TASK INSTRUCTIONS>
Return word for word the part of the rows that opens with the line containing "Visible within this" and runs through the final line of the rows, with both ends included.

GIVEN INFORMATION>
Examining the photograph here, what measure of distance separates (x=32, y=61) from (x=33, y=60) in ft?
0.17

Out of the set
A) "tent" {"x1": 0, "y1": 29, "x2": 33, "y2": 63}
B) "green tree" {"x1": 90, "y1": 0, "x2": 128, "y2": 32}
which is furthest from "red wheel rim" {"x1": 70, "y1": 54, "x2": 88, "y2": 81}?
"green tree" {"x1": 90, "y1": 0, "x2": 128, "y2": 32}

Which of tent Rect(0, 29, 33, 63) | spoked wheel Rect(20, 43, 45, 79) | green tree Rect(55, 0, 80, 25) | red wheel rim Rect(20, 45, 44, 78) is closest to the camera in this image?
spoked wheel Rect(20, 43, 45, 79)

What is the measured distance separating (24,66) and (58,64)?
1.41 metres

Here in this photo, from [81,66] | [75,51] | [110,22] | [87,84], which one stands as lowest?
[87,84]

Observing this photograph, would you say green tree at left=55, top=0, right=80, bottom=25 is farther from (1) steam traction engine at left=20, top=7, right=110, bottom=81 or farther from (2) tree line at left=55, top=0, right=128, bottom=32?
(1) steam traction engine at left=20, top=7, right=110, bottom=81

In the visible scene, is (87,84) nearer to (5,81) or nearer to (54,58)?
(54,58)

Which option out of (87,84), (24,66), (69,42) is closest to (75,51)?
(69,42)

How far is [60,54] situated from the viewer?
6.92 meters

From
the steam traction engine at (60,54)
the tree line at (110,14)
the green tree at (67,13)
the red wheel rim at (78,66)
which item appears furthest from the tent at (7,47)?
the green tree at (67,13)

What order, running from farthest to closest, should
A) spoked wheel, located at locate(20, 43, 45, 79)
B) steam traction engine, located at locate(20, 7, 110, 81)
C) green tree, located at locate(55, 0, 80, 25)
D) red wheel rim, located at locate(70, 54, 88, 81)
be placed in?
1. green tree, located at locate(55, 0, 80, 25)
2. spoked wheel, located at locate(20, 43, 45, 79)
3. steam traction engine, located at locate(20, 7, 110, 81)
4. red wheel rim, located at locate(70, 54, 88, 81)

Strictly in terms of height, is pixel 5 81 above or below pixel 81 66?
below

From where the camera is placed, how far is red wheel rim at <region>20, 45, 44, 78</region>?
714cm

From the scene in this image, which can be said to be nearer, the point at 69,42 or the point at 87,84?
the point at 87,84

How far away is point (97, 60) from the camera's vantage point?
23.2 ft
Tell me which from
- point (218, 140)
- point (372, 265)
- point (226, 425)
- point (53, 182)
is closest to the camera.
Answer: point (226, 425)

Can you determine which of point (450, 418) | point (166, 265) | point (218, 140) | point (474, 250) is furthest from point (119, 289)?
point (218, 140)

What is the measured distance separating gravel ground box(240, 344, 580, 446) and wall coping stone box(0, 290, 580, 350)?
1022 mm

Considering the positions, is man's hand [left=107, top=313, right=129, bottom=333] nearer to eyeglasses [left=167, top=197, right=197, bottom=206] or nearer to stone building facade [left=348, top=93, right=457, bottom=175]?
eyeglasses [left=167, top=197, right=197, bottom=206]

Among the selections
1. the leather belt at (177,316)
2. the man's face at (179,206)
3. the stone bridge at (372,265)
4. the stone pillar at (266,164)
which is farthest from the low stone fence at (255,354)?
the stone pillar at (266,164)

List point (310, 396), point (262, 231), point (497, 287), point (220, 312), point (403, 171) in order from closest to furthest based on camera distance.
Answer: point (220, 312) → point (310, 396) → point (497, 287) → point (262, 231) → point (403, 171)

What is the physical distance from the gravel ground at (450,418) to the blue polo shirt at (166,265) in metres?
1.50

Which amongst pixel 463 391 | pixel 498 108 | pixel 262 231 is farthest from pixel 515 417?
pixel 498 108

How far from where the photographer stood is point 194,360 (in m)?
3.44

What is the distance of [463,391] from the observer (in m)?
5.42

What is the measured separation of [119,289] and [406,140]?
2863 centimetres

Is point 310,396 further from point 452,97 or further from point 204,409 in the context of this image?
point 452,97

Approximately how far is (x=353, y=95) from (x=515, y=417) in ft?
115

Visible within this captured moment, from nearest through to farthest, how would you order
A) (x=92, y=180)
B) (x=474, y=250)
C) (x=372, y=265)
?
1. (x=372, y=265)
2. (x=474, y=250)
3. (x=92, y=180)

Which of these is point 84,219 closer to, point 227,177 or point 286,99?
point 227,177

TASK ANSWER>
Visible within this captured moment, from nearest through to farthest, how would you order
A) (x=92, y=180)
B) (x=474, y=250)
C) (x=372, y=265)
?
1. (x=372, y=265)
2. (x=474, y=250)
3. (x=92, y=180)

Which of these is point 84,219 closer to, point 227,177 or point 286,99?
point 227,177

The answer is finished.